Joint Explainability-Performance Optimization With Surrogate Models for AI-Driven Edge Services
Foivos Charalampakos, Thomas Tsouparopoulos, Iordanis Koutsopoulos
TL;DR
This work tackles the challenge of balancing predictive accuracy with explainability for AI at the network edge by jointly training a black-box model and an interpretable surrogate within a bi-level multi-objective optimization framework. It employs gradient-based MGDA to compute a descent direction that simultaneously reduces the black-box prediction error $\mathcal{L}_{\text{pred}}$ and the surrogate fidelity loss $\mathcal{L}_{\text{PF}}$, optimizing over $\boldsymbol{\theta}$ and $\boldsymbol{\phi}$ under a nested constraint. Empirically, the proposed approach yields substantial Fidelity gains (over $99\%$ improvement in Global Fidelity and up to $98.5\%$ in Neighborhood Fidelity) with only modest accuracy reductions, outperforming single-task and naive multi-task baselines across global and local explainability settings. This framework advances trustworthy edge AI by enabling more faithful surrogate explanations of complex models, with potential extensions to Federated Learning and broader explanation-quality metrics beyond fidelity.
Abstract
Explainable AI is a crucial component for edge services, as it ensures reliable decision making based on complex AI models. Surrogate models are a prominent approach of XAI where human-interpretable models, such as a linear regression model, are trained to approximate a complex (black-box) model's predictions. This paper delves into the balance between the predictive accuracy of complex AI models and their approximation by surrogate ones, advocating that both these models benefit from being learned simultaneously.

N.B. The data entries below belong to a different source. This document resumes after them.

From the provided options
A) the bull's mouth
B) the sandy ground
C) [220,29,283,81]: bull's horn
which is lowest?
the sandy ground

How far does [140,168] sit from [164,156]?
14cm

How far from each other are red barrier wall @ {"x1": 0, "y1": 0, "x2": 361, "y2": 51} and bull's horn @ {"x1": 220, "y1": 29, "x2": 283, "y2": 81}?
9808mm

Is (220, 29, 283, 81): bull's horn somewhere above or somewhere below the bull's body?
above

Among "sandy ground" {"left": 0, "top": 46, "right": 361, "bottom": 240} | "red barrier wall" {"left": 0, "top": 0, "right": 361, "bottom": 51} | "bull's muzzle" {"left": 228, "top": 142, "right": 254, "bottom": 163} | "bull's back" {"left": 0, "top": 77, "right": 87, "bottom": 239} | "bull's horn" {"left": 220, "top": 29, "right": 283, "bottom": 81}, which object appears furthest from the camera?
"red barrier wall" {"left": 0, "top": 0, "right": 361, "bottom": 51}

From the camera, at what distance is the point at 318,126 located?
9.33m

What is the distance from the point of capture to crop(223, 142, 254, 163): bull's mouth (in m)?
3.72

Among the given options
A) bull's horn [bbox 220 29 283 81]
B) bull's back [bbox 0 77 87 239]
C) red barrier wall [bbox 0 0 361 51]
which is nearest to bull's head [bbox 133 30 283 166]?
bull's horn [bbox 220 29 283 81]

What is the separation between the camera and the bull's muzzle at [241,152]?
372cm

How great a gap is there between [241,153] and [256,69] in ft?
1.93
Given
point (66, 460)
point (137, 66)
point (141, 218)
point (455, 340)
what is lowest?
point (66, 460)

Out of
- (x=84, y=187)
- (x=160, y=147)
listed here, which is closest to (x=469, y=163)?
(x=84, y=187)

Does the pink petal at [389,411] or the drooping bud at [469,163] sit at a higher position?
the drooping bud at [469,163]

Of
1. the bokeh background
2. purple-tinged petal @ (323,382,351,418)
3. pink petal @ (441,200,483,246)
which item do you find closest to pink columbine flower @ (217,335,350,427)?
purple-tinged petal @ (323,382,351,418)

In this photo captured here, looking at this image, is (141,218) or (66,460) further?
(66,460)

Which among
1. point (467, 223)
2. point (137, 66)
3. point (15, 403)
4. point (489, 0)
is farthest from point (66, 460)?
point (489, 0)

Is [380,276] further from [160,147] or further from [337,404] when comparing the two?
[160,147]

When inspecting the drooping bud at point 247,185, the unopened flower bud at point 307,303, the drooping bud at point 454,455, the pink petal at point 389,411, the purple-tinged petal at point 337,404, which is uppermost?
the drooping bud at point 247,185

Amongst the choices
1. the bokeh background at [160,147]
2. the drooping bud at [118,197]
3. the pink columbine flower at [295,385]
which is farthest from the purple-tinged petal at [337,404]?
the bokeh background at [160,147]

We derive a joint (bi-level) training scheme for both models and we introduce a new algorithm based on multi-objective optimization (MOO) to simultaneously minimize both the complex model's prediction error and the error between its outputs and those of the surrogate. Our approach leads to improvements that exceed 99% in the approximation of the black-box model through the surrogate one, as measured by the metric of Fidelity, for a compromise of less than 3% absolute reduction in the black-box model's predictive accuracy, compared to single-task and multi-task learning baselines. By improving Fidelity, we can derive more trustworthy explanations of the complex model's outcomes from the surrogate, enabling reliable AI applications for intelligent services at the network edge.